Even before the Tablet becomes official, debate is raging over its significance. Whatever its shortcomings, it is sure to push the envelope on accessing and paying for content like other devices in the Apple ecosystem.

Apple's forte is understanding and accommodating digital consumers. The iPod and iPhone were catalysts for new ways to connect digital consumers. Apps have done for smart phones what the iTunes store did for MP3 players by providing the means to showcase and sell content and services. More than three billion downloads from Apple's App store in about 18 months suggests they offer at least one solution to securing consumer payments.

Mobile devices clearly are lifelines - not luxuries. Domestic adult smart phone penetration has nearly doubled to 29 percent in the past year despite the recession (according to Forrester Research), and expected to cross the 50 percent threshold by 2011 (according to Nielsen). Google's new Nexus One phone could outsell the iPhone by 2012 (according to Gartner).

What already resembles a digital device free-for-all in 2010 is no ordinary hardware fracas. This is all about changing and catering to new digital consumer behavior so that interested parties can get their piece of the action.

Google upended this week's Consumer Electronics Show in Las Vegas with its own coming out party for its first branded Nexus One "super" smart phone. The hybrid device doesn't just promote Google's Android operating system, and dominant search and display advertising sales. The new Google phone will challenge the way consumers buy and service smart phones independent of telephone carriers.

Google gets what former Time Warner chairman and CEO Gerald Levin observed earlier this week on CNBC. "The new paradigm has less to do with consumer purchases and more to do with consumer experience," Levin said.

Combining low cost experience with the Internet and mobile apps is like having the Library of Alexandria at your fingertips, Levin observed. Building an interactive economy on relevant marketing and payments required an acute understanding of what individual consumers want and think. That's why Apple and Google have been so successful.

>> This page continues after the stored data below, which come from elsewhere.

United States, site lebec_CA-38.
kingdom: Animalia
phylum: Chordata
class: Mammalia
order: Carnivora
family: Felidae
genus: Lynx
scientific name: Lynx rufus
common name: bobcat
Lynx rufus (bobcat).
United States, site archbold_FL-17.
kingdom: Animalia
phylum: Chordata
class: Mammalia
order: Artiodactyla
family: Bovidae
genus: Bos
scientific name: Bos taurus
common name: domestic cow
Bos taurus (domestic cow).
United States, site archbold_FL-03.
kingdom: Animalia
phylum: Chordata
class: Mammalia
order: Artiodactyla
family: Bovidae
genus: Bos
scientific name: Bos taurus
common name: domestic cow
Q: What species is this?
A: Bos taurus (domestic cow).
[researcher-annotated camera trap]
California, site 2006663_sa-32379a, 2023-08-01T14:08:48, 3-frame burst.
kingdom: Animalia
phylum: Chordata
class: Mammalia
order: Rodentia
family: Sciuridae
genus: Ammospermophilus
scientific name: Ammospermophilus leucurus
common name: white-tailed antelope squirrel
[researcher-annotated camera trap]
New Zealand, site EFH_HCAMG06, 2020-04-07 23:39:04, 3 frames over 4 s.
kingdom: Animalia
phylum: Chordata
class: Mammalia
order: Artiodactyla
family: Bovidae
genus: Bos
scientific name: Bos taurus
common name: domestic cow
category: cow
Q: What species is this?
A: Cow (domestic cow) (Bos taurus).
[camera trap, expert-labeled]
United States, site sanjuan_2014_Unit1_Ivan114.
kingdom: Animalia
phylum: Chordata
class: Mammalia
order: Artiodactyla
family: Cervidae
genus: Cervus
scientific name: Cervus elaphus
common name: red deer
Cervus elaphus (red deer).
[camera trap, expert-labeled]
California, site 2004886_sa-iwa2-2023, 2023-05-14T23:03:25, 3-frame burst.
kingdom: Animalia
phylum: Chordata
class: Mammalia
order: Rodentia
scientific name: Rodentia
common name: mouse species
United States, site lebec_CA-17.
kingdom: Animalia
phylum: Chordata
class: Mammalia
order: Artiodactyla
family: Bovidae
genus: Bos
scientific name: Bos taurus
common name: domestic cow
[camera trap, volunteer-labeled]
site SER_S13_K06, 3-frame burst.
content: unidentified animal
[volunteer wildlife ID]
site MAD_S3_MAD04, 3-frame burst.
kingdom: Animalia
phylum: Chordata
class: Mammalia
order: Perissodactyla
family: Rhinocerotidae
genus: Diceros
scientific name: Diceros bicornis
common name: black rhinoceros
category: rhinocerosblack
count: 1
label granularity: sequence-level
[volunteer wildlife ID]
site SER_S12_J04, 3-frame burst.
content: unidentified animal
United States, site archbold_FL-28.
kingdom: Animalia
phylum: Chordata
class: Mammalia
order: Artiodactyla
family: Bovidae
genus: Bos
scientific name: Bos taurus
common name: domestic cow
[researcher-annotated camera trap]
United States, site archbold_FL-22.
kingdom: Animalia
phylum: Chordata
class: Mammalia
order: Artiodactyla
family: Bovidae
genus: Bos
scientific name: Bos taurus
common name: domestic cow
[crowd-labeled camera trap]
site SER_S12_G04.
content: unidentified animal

Broadcasters, filmmakers, newspaper publishers and other traditional media should keep that in mind as they scramble to carve their niche in the interactive marketplace at the annual CES gathering in Las Vegas.

Walt Disney will demonstrate its new Keychest service allowing consumers to pay once to transport their favorite branded TV series, movies and video games across all digital devices.

The Open Mobile Video Coalition of traditional TV broadcasters will promote its plan to deliver local news, sports, weather and entertainment to consumers on the go in an effort to transcend the static living room boob tube.

With $1 billion in local advertising generated on mobile digital video devices at least five years away (according to Borrell Associates), broadcasters and other traditional content providers are aiming to reinforce their fragmented connection to consumers and developing direct pay-for-play mechanisms.

Even as marketers increase their traditional and digital media budgets even in a recovering economy, and Apple and Google position themselves for an all-out mobile advertising war, it is becomeing clear that the digital marketplace requires multiple revenue sources to thrive.

While the media conglomerate owners of broadcast and cable networks can strong arm higher retransmission fees from cable and satellite operators, local TV stations have to fend for themselves. Advanced portable connected devices such as Google's Nexus One smart phone and Apple's Tablet will assist with that process so long as local TV broadcasters and other content providers embrace the use of apps and other connectors.

Much was made in the press this week about Levin's apology for destroying more than $200 billion in shareholder value during the disastrous AOL Time Warner union. He cautioned all media company executives to avoid the mistakes of the past by staying in touch with their inner consumer.

"Strategy is not a calculus. It doesn't come from a ledger sheet. It comes from inside people. It comes from their experience, their emotions, their comfort level," Levin said. CEOs are, first and foremost, consumers.